Rew embarked on a series of eleven solo albums from 2000 to 2015, pursuing his upbeat pop style, which seems also to include dipping into odd aspects of traditional British culture. Cave-Berry features on all the albums. Staples of the studio band are Alex Cooper and Kinks keyboardist Ian Gibbons. Others include Robyn Hitchco*ck, Glenn Tilbrook, Julian Dawson, Liam Grey (from John Verity’s band), Terry Edwards, John Wright, Morris Windsor (from the Soft Boys), Tony Hill (from Jack), Christine Kitching (from GigL), Patch Hannan (from the Sundays), Dave Mattacks (from Fairport Convention, whom Rew met when he was very briefly a member of Ashley Hutchings’ All Stars), singer Tom Dalpra, violinist Matt Kelly and Andy Metcalfe (from the Soft Boys).

There are three Kimberley Rew and Lee Cave-Berry albums of covers (including a tribute to the Troggs) plus one of original songs, Enjoy the Rest of Your Day.

In 2016 Rew received a BMI (American rights agency) award for three million US plays of ‘Walking on Sunshine’.

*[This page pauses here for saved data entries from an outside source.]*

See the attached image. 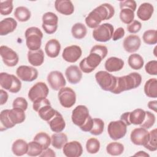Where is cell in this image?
<instances>
[{
	"label": "cell",
	"instance_id": "9f6ffc18",
	"mask_svg": "<svg viewBox=\"0 0 157 157\" xmlns=\"http://www.w3.org/2000/svg\"><path fill=\"white\" fill-rule=\"evenodd\" d=\"M8 93L4 91L2 89H1L0 90V98H1V100H0V104L4 105V104L6 103V102L7 101L8 99Z\"/></svg>",
	"mask_w": 157,
	"mask_h": 157
},
{
	"label": "cell",
	"instance_id": "e0dca14e",
	"mask_svg": "<svg viewBox=\"0 0 157 157\" xmlns=\"http://www.w3.org/2000/svg\"><path fill=\"white\" fill-rule=\"evenodd\" d=\"M47 79L51 88L55 91H59L66 84L63 74L58 71H51L48 74Z\"/></svg>",
	"mask_w": 157,
	"mask_h": 157
},
{
	"label": "cell",
	"instance_id": "83f0119b",
	"mask_svg": "<svg viewBox=\"0 0 157 157\" xmlns=\"http://www.w3.org/2000/svg\"><path fill=\"white\" fill-rule=\"evenodd\" d=\"M124 61L117 57H110L105 62V69L109 72H117L121 70L124 66Z\"/></svg>",
	"mask_w": 157,
	"mask_h": 157
},
{
	"label": "cell",
	"instance_id": "603a6c76",
	"mask_svg": "<svg viewBox=\"0 0 157 157\" xmlns=\"http://www.w3.org/2000/svg\"><path fill=\"white\" fill-rule=\"evenodd\" d=\"M65 75L67 81L71 84H77L82 78V73L80 68L75 65H71L65 71Z\"/></svg>",
	"mask_w": 157,
	"mask_h": 157
},
{
	"label": "cell",
	"instance_id": "f1b7e54d",
	"mask_svg": "<svg viewBox=\"0 0 157 157\" xmlns=\"http://www.w3.org/2000/svg\"><path fill=\"white\" fill-rule=\"evenodd\" d=\"M27 56L28 62L35 67L41 66L44 61V53L40 48L36 51L29 50Z\"/></svg>",
	"mask_w": 157,
	"mask_h": 157
},
{
	"label": "cell",
	"instance_id": "7dc6e473",
	"mask_svg": "<svg viewBox=\"0 0 157 157\" xmlns=\"http://www.w3.org/2000/svg\"><path fill=\"white\" fill-rule=\"evenodd\" d=\"M13 1L7 0V1H1L0 2V13L2 15H8L10 14L12 12Z\"/></svg>",
	"mask_w": 157,
	"mask_h": 157
},
{
	"label": "cell",
	"instance_id": "74e56055",
	"mask_svg": "<svg viewBox=\"0 0 157 157\" xmlns=\"http://www.w3.org/2000/svg\"><path fill=\"white\" fill-rule=\"evenodd\" d=\"M106 151L108 154L112 156H118L124 151V145L117 142L109 143L106 147Z\"/></svg>",
	"mask_w": 157,
	"mask_h": 157
},
{
	"label": "cell",
	"instance_id": "f907efd6",
	"mask_svg": "<svg viewBox=\"0 0 157 157\" xmlns=\"http://www.w3.org/2000/svg\"><path fill=\"white\" fill-rule=\"evenodd\" d=\"M145 70L146 72L150 75H157V61L152 60L148 61L145 66Z\"/></svg>",
	"mask_w": 157,
	"mask_h": 157
},
{
	"label": "cell",
	"instance_id": "f35d334b",
	"mask_svg": "<svg viewBox=\"0 0 157 157\" xmlns=\"http://www.w3.org/2000/svg\"><path fill=\"white\" fill-rule=\"evenodd\" d=\"M33 140L38 142L43 148V150H46L51 144V137L48 134L44 132L37 133L34 137Z\"/></svg>",
	"mask_w": 157,
	"mask_h": 157
},
{
	"label": "cell",
	"instance_id": "bcb514c9",
	"mask_svg": "<svg viewBox=\"0 0 157 157\" xmlns=\"http://www.w3.org/2000/svg\"><path fill=\"white\" fill-rule=\"evenodd\" d=\"M156 118L155 115L151 113L150 111H145V118L142 123L141 124H140V126L144 128H145L147 129H150L151 128L153 124L155 123Z\"/></svg>",
	"mask_w": 157,
	"mask_h": 157
},
{
	"label": "cell",
	"instance_id": "f546056e",
	"mask_svg": "<svg viewBox=\"0 0 157 157\" xmlns=\"http://www.w3.org/2000/svg\"><path fill=\"white\" fill-rule=\"evenodd\" d=\"M28 150V144L23 139H17L12 145V151L13 153L17 156H20L27 154Z\"/></svg>",
	"mask_w": 157,
	"mask_h": 157
},
{
	"label": "cell",
	"instance_id": "ba28073f",
	"mask_svg": "<svg viewBox=\"0 0 157 157\" xmlns=\"http://www.w3.org/2000/svg\"><path fill=\"white\" fill-rule=\"evenodd\" d=\"M109 137L113 140H117L123 138L127 132V125L121 120L112 121L107 127Z\"/></svg>",
	"mask_w": 157,
	"mask_h": 157
},
{
	"label": "cell",
	"instance_id": "277c9868",
	"mask_svg": "<svg viewBox=\"0 0 157 157\" xmlns=\"http://www.w3.org/2000/svg\"><path fill=\"white\" fill-rule=\"evenodd\" d=\"M33 108L37 112L39 117L45 121H49L55 114V110L50 104V102L47 98H42L33 102Z\"/></svg>",
	"mask_w": 157,
	"mask_h": 157
},
{
	"label": "cell",
	"instance_id": "6da1fadb",
	"mask_svg": "<svg viewBox=\"0 0 157 157\" xmlns=\"http://www.w3.org/2000/svg\"><path fill=\"white\" fill-rule=\"evenodd\" d=\"M114 14V7L109 3H104L89 13L85 18V23L89 28L94 29L100 25L102 21L110 19Z\"/></svg>",
	"mask_w": 157,
	"mask_h": 157
},
{
	"label": "cell",
	"instance_id": "ee69618b",
	"mask_svg": "<svg viewBox=\"0 0 157 157\" xmlns=\"http://www.w3.org/2000/svg\"><path fill=\"white\" fill-rule=\"evenodd\" d=\"M99 141L94 137L89 139L86 143V149L88 153L90 154L97 153L100 149Z\"/></svg>",
	"mask_w": 157,
	"mask_h": 157
},
{
	"label": "cell",
	"instance_id": "9c48e42d",
	"mask_svg": "<svg viewBox=\"0 0 157 157\" xmlns=\"http://www.w3.org/2000/svg\"><path fill=\"white\" fill-rule=\"evenodd\" d=\"M145 117V111L142 109H136L132 112H127L123 113L120 117L122 120L127 126L131 124L140 125L143 122Z\"/></svg>",
	"mask_w": 157,
	"mask_h": 157
},
{
	"label": "cell",
	"instance_id": "f5cc1de1",
	"mask_svg": "<svg viewBox=\"0 0 157 157\" xmlns=\"http://www.w3.org/2000/svg\"><path fill=\"white\" fill-rule=\"evenodd\" d=\"M120 9L123 8H129L132 10L134 12L136 10L137 4L134 0H125L120 2Z\"/></svg>",
	"mask_w": 157,
	"mask_h": 157
},
{
	"label": "cell",
	"instance_id": "836d02e7",
	"mask_svg": "<svg viewBox=\"0 0 157 157\" xmlns=\"http://www.w3.org/2000/svg\"><path fill=\"white\" fill-rule=\"evenodd\" d=\"M9 109H4L0 113V131L1 132L15 126L9 118Z\"/></svg>",
	"mask_w": 157,
	"mask_h": 157
},
{
	"label": "cell",
	"instance_id": "816d5d0a",
	"mask_svg": "<svg viewBox=\"0 0 157 157\" xmlns=\"http://www.w3.org/2000/svg\"><path fill=\"white\" fill-rule=\"evenodd\" d=\"M142 28V24L138 20H133L130 24L128 25L126 28L127 31L130 33L135 34L138 33Z\"/></svg>",
	"mask_w": 157,
	"mask_h": 157
},
{
	"label": "cell",
	"instance_id": "d590c367",
	"mask_svg": "<svg viewBox=\"0 0 157 157\" xmlns=\"http://www.w3.org/2000/svg\"><path fill=\"white\" fill-rule=\"evenodd\" d=\"M128 63L132 69L139 70L142 68L144 61L139 54L132 53L128 57Z\"/></svg>",
	"mask_w": 157,
	"mask_h": 157
},
{
	"label": "cell",
	"instance_id": "9a60e30c",
	"mask_svg": "<svg viewBox=\"0 0 157 157\" xmlns=\"http://www.w3.org/2000/svg\"><path fill=\"white\" fill-rule=\"evenodd\" d=\"M0 55L3 63L9 67H13L18 63V54L7 46L1 45L0 47Z\"/></svg>",
	"mask_w": 157,
	"mask_h": 157
},
{
	"label": "cell",
	"instance_id": "7bdbcfd3",
	"mask_svg": "<svg viewBox=\"0 0 157 157\" xmlns=\"http://www.w3.org/2000/svg\"><path fill=\"white\" fill-rule=\"evenodd\" d=\"M145 148L151 151H155L157 150L156 129L155 128L149 132V139L147 144L144 146Z\"/></svg>",
	"mask_w": 157,
	"mask_h": 157
},
{
	"label": "cell",
	"instance_id": "4dcf8cb0",
	"mask_svg": "<svg viewBox=\"0 0 157 157\" xmlns=\"http://www.w3.org/2000/svg\"><path fill=\"white\" fill-rule=\"evenodd\" d=\"M144 93L147 97L152 98L157 97V80L156 78H150L145 82Z\"/></svg>",
	"mask_w": 157,
	"mask_h": 157
},
{
	"label": "cell",
	"instance_id": "b9f144b4",
	"mask_svg": "<svg viewBox=\"0 0 157 157\" xmlns=\"http://www.w3.org/2000/svg\"><path fill=\"white\" fill-rule=\"evenodd\" d=\"M157 33L155 29L145 31L142 36L144 42L148 45H154L157 43Z\"/></svg>",
	"mask_w": 157,
	"mask_h": 157
},
{
	"label": "cell",
	"instance_id": "5b68a950",
	"mask_svg": "<svg viewBox=\"0 0 157 157\" xmlns=\"http://www.w3.org/2000/svg\"><path fill=\"white\" fill-rule=\"evenodd\" d=\"M0 85L2 88L12 93H17L21 88V82L18 77L7 72L0 74Z\"/></svg>",
	"mask_w": 157,
	"mask_h": 157
},
{
	"label": "cell",
	"instance_id": "d4e9b609",
	"mask_svg": "<svg viewBox=\"0 0 157 157\" xmlns=\"http://www.w3.org/2000/svg\"><path fill=\"white\" fill-rule=\"evenodd\" d=\"M61 50V44L59 42L55 39H50L46 43L45 45V52L47 55L50 58H56L57 57Z\"/></svg>",
	"mask_w": 157,
	"mask_h": 157
},
{
	"label": "cell",
	"instance_id": "484cf974",
	"mask_svg": "<svg viewBox=\"0 0 157 157\" xmlns=\"http://www.w3.org/2000/svg\"><path fill=\"white\" fill-rule=\"evenodd\" d=\"M154 12V7L152 4L148 2L141 4L137 11L138 18L142 21H147L150 19Z\"/></svg>",
	"mask_w": 157,
	"mask_h": 157
},
{
	"label": "cell",
	"instance_id": "f6af8a7d",
	"mask_svg": "<svg viewBox=\"0 0 157 157\" xmlns=\"http://www.w3.org/2000/svg\"><path fill=\"white\" fill-rule=\"evenodd\" d=\"M104 122L102 120L94 118H93V124L90 132L94 136H98L101 134L104 131Z\"/></svg>",
	"mask_w": 157,
	"mask_h": 157
},
{
	"label": "cell",
	"instance_id": "2e32d148",
	"mask_svg": "<svg viewBox=\"0 0 157 157\" xmlns=\"http://www.w3.org/2000/svg\"><path fill=\"white\" fill-rule=\"evenodd\" d=\"M18 78L24 82H33L38 77V71L34 67L21 65L16 70Z\"/></svg>",
	"mask_w": 157,
	"mask_h": 157
},
{
	"label": "cell",
	"instance_id": "30bf717a",
	"mask_svg": "<svg viewBox=\"0 0 157 157\" xmlns=\"http://www.w3.org/2000/svg\"><path fill=\"white\" fill-rule=\"evenodd\" d=\"M102 58L94 53H90V55L83 58L79 63L80 69L84 73H90L93 72L101 63Z\"/></svg>",
	"mask_w": 157,
	"mask_h": 157
},
{
	"label": "cell",
	"instance_id": "7a4b0ae2",
	"mask_svg": "<svg viewBox=\"0 0 157 157\" xmlns=\"http://www.w3.org/2000/svg\"><path fill=\"white\" fill-rule=\"evenodd\" d=\"M142 82V76L137 72H131L128 75L117 77L116 86L111 93L120 94L124 91L135 89L140 86Z\"/></svg>",
	"mask_w": 157,
	"mask_h": 157
},
{
	"label": "cell",
	"instance_id": "ab89813d",
	"mask_svg": "<svg viewBox=\"0 0 157 157\" xmlns=\"http://www.w3.org/2000/svg\"><path fill=\"white\" fill-rule=\"evenodd\" d=\"M120 18L123 23L129 25L134 20V12L129 8L121 9L120 12Z\"/></svg>",
	"mask_w": 157,
	"mask_h": 157
},
{
	"label": "cell",
	"instance_id": "6f0895ef",
	"mask_svg": "<svg viewBox=\"0 0 157 157\" xmlns=\"http://www.w3.org/2000/svg\"><path fill=\"white\" fill-rule=\"evenodd\" d=\"M39 156H42V157H44V156L55 157V156H56V154L52 149L48 148L46 150H43V151L42 152V153Z\"/></svg>",
	"mask_w": 157,
	"mask_h": 157
},
{
	"label": "cell",
	"instance_id": "681fc988",
	"mask_svg": "<svg viewBox=\"0 0 157 157\" xmlns=\"http://www.w3.org/2000/svg\"><path fill=\"white\" fill-rule=\"evenodd\" d=\"M12 107L13 108H18L25 111L28 108V102L25 98L23 97H18L13 100Z\"/></svg>",
	"mask_w": 157,
	"mask_h": 157
},
{
	"label": "cell",
	"instance_id": "e575fe53",
	"mask_svg": "<svg viewBox=\"0 0 157 157\" xmlns=\"http://www.w3.org/2000/svg\"><path fill=\"white\" fill-rule=\"evenodd\" d=\"M14 16L20 22H25L29 20L31 16V11L26 7H17L14 11Z\"/></svg>",
	"mask_w": 157,
	"mask_h": 157
},
{
	"label": "cell",
	"instance_id": "4fadbf2b",
	"mask_svg": "<svg viewBox=\"0 0 157 157\" xmlns=\"http://www.w3.org/2000/svg\"><path fill=\"white\" fill-rule=\"evenodd\" d=\"M42 28L44 31L48 34L55 33L58 28V17L52 12L45 13L42 17Z\"/></svg>",
	"mask_w": 157,
	"mask_h": 157
},
{
	"label": "cell",
	"instance_id": "d6986e66",
	"mask_svg": "<svg viewBox=\"0 0 157 157\" xmlns=\"http://www.w3.org/2000/svg\"><path fill=\"white\" fill-rule=\"evenodd\" d=\"M82 51L81 48L76 45L65 47L62 53V57L67 62L74 63L81 57Z\"/></svg>",
	"mask_w": 157,
	"mask_h": 157
},
{
	"label": "cell",
	"instance_id": "db71d44e",
	"mask_svg": "<svg viewBox=\"0 0 157 157\" xmlns=\"http://www.w3.org/2000/svg\"><path fill=\"white\" fill-rule=\"evenodd\" d=\"M125 34V31L124 29L121 28H118L113 33V36H112V40L114 41L118 40L121 38H123V37L124 36Z\"/></svg>",
	"mask_w": 157,
	"mask_h": 157
},
{
	"label": "cell",
	"instance_id": "11a10c76",
	"mask_svg": "<svg viewBox=\"0 0 157 157\" xmlns=\"http://www.w3.org/2000/svg\"><path fill=\"white\" fill-rule=\"evenodd\" d=\"M93 124V118H92V117H90L88 120V121L82 127H80V129L84 132H90L92 128Z\"/></svg>",
	"mask_w": 157,
	"mask_h": 157
},
{
	"label": "cell",
	"instance_id": "c3c4849f",
	"mask_svg": "<svg viewBox=\"0 0 157 157\" xmlns=\"http://www.w3.org/2000/svg\"><path fill=\"white\" fill-rule=\"evenodd\" d=\"M90 53H94L99 55L103 59L106 57V56L107 55L108 49L104 45H94L91 48V49L90 50Z\"/></svg>",
	"mask_w": 157,
	"mask_h": 157
},
{
	"label": "cell",
	"instance_id": "ffe728a7",
	"mask_svg": "<svg viewBox=\"0 0 157 157\" xmlns=\"http://www.w3.org/2000/svg\"><path fill=\"white\" fill-rule=\"evenodd\" d=\"M63 152L67 157L80 156L83 153L82 145L76 140L67 142L63 147Z\"/></svg>",
	"mask_w": 157,
	"mask_h": 157
},
{
	"label": "cell",
	"instance_id": "5bb4252c",
	"mask_svg": "<svg viewBox=\"0 0 157 157\" xmlns=\"http://www.w3.org/2000/svg\"><path fill=\"white\" fill-rule=\"evenodd\" d=\"M49 90L47 85L42 82L36 83L28 91V98L33 102L36 100L46 98L48 94Z\"/></svg>",
	"mask_w": 157,
	"mask_h": 157
},
{
	"label": "cell",
	"instance_id": "60d3db41",
	"mask_svg": "<svg viewBox=\"0 0 157 157\" xmlns=\"http://www.w3.org/2000/svg\"><path fill=\"white\" fill-rule=\"evenodd\" d=\"M43 150L42 147L38 142L33 140L28 143L27 155L29 156H40Z\"/></svg>",
	"mask_w": 157,
	"mask_h": 157
},
{
	"label": "cell",
	"instance_id": "7402d4cb",
	"mask_svg": "<svg viewBox=\"0 0 157 157\" xmlns=\"http://www.w3.org/2000/svg\"><path fill=\"white\" fill-rule=\"evenodd\" d=\"M47 123L51 130L54 132H62L66 127V123L62 115L57 110L55 115Z\"/></svg>",
	"mask_w": 157,
	"mask_h": 157
},
{
	"label": "cell",
	"instance_id": "8992f818",
	"mask_svg": "<svg viewBox=\"0 0 157 157\" xmlns=\"http://www.w3.org/2000/svg\"><path fill=\"white\" fill-rule=\"evenodd\" d=\"M95 78L98 85L104 91L111 92L116 86L117 77L107 71H100L97 72L95 74Z\"/></svg>",
	"mask_w": 157,
	"mask_h": 157
},
{
	"label": "cell",
	"instance_id": "680465c9",
	"mask_svg": "<svg viewBox=\"0 0 157 157\" xmlns=\"http://www.w3.org/2000/svg\"><path fill=\"white\" fill-rule=\"evenodd\" d=\"M156 104H157V101L156 100L151 101L148 102L147 106L150 109H151L156 112Z\"/></svg>",
	"mask_w": 157,
	"mask_h": 157
},
{
	"label": "cell",
	"instance_id": "cb8c5ba5",
	"mask_svg": "<svg viewBox=\"0 0 157 157\" xmlns=\"http://www.w3.org/2000/svg\"><path fill=\"white\" fill-rule=\"evenodd\" d=\"M55 7L58 12L64 15H70L74 12V6L69 0H56Z\"/></svg>",
	"mask_w": 157,
	"mask_h": 157
},
{
	"label": "cell",
	"instance_id": "ac0fdd59",
	"mask_svg": "<svg viewBox=\"0 0 157 157\" xmlns=\"http://www.w3.org/2000/svg\"><path fill=\"white\" fill-rule=\"evenodd\" d=\"M130 139L134 145L144 147L148 141L149 132L142 127L135 128L131 132Z\"/></svg>",
	"mask_w": 157,
	"mask_h": 157
},
{
	"label": "cell",
	"instance_id": "d6a6232c",
	"mask_svg": "<svg viewBox=\"0 0 157 157\" xmlns=\"http://www.w3.org/2000/svg\"><path fill=\"white\" fill-rule=\"evenodd\" d=\"M9 116L12 122L15 125L23 123L26 118L25 111L18 108H13L9 109Z\"/></svg>",
	"mask_w": 157,
	"mask_h": 157
},
{
	"label": "cell",
	"instance_id": "7c38bea8",
	"mask_svg": "<svg viewBox=\"0 0 157 157\" xmlns=\"http://www.w3.org/2000/svg\"><path fill=\"white\" fill-rule=\"evenodd\" d=\"M90 117L88 109L85 105H78L72 110L71 119L74 124L80 128L88 121Z\"/></svg>",
	"mask_w": 157,
	"mask_h": 157
},
{
	"label": "cell",
	"instance_id": "8d00e7d4",
	"mask_svg": "<svg viewBox=\"0 0 157 157\" xmlns=\"http://www.w3.org/2000/svg\"><path fill=\"white\" fill-rule=\"evenodd\" d=\"M71 33L74 38L77 39H82L86 35L87 29L84 24L82 23H76L72 26Z\"/></svg>",
	"mask_w": 157,
	"mask_h": 157
},
{
	"label": "cell",
	"instance_id": "91938a15",
	"mask_svg": "<svg viewBox=\"0 0 157 157\" xmlns=\"http://www.w3.org/2000/svg\"><path fill=\"white\" fill-rule=\"evenodd\" d=\"M134 156H142V157H149L150 155L144 151H139L134 155Z\"/></svg>",
	"mask_w": 157,
	"mask_h": 157
},
{
	"label": "cell",
	"instance_id": "52a82bcc",
	"mask_svg": "<svg viewBox=\"0 0 157 157\" xmlns=\"http://www.w3.org/2000/svg\"><path fill=\"white\" fill-rule=\"evenodd\" d=\"M113 26L109 23L99 25L93 31V37L98 42H105L110 40L113 36Z\"/></svg>",
	"mask_w": 157,
	"mask_h": 157
},
{
	"label": "cell",
	"instance_id": "3957f363",
	"mask_svg": "<svg viewBox=\"0 0 157 157\" xmlns=\"http://www.w3.org/2000/svg\"><path fill=\"white\" fill-rule=\"evenodd\" d=\"M25 36L26 44L29 50L36 51L40 48L43 33L39 28L32 26L27 28L25 31Z\"/></svg>",
	"mask_w": 157,
	"mask_h": 157
},
{
	"label": "cell",
	"instance_id": "4316f807",
	"mask_svg": "<svg viewBox=\"0 0 157 157\" xmlns=\"http://www.w3.org/2000/svg\"><path fill=\"white\" fill-rule=\"evenodd\" d=\"M17 26V21L12 17L3 19L0 21V35L6 36L15 31Z\"/></svg>",
	"mask_w": 157,
	"mask_h": 157
},
{
	"label": "cell",
	"instance_id": "1f68e13d",
	"mask_svg": "<svg viewBox=\"0 0 157 157\" xmlns=\"http://www.w3.org/2000/svg\"><path fill=\"white\" fill-rule=\"evenodd\" d=\"M67 142V136L64 132H56L51 137V144L56 149H61Z\"/></svg>",
	"mask_w": 157,
	"mask_h": 157
},
{
	"label": "cell",
	"instance_id": "44dd1931",
	"mask_svg": "<svg viewBox=\"0 0 157 157\" xmlns=\"http://www.w3.org/2000/svg\"><path fill=\"white\" fill-rule=\"evenodd\" d=\"M141 45V40L137 35L131 34L125 37L123 45L124 50L128 53H132L137 51Z\"/></svg>",
	"mask_w": 157,
	"mask_h": 157
},
{
	"label": "cell",
	"instance_id": "8fae6325",
	"mask_svg": "<svg viewBox=\"0 0 157 157\" xmlns=\"http://www.w3.org/2000/svg\"><path fill=\"white\" fill-rule=\"evenodd\" d=\"M58 98L60 104L64 108L72 107L76 102V94L70 87L61 88L58 91Z\"/></svg>",
	"mask_w": 157,
	"mask_h": 157
}]
</instances>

Kimberley Rew Biography - Kimberley Rew - songwriter guitarist (2024)
Top Articles
Latest Posts
Article information

Author: Foster Heidenreich CPA

Last Updated:

Views: 5257

Rating: 4.6 / 5 (56 voted)

Reviews: 95% of readers found this page helpful

Author information

Name: Foster Heidenreich CPA

Birthday: 1995-01-14

Address: 55021 Usha Garden, North Larisa, DE 19209

Phone: +6812240846623

Job: Corporate Healthcare Strategist

Hobby: Singing, Listening to music, Rafting, LARPing, Gardening, Quilting, Rappelling

Introduction: My name is Foster Heidenreich CPA, I am a delightful, quaint, glorious, quaint, faithful, enchanting, fine person who loves writing and wants to share my knowledge and understanding with you.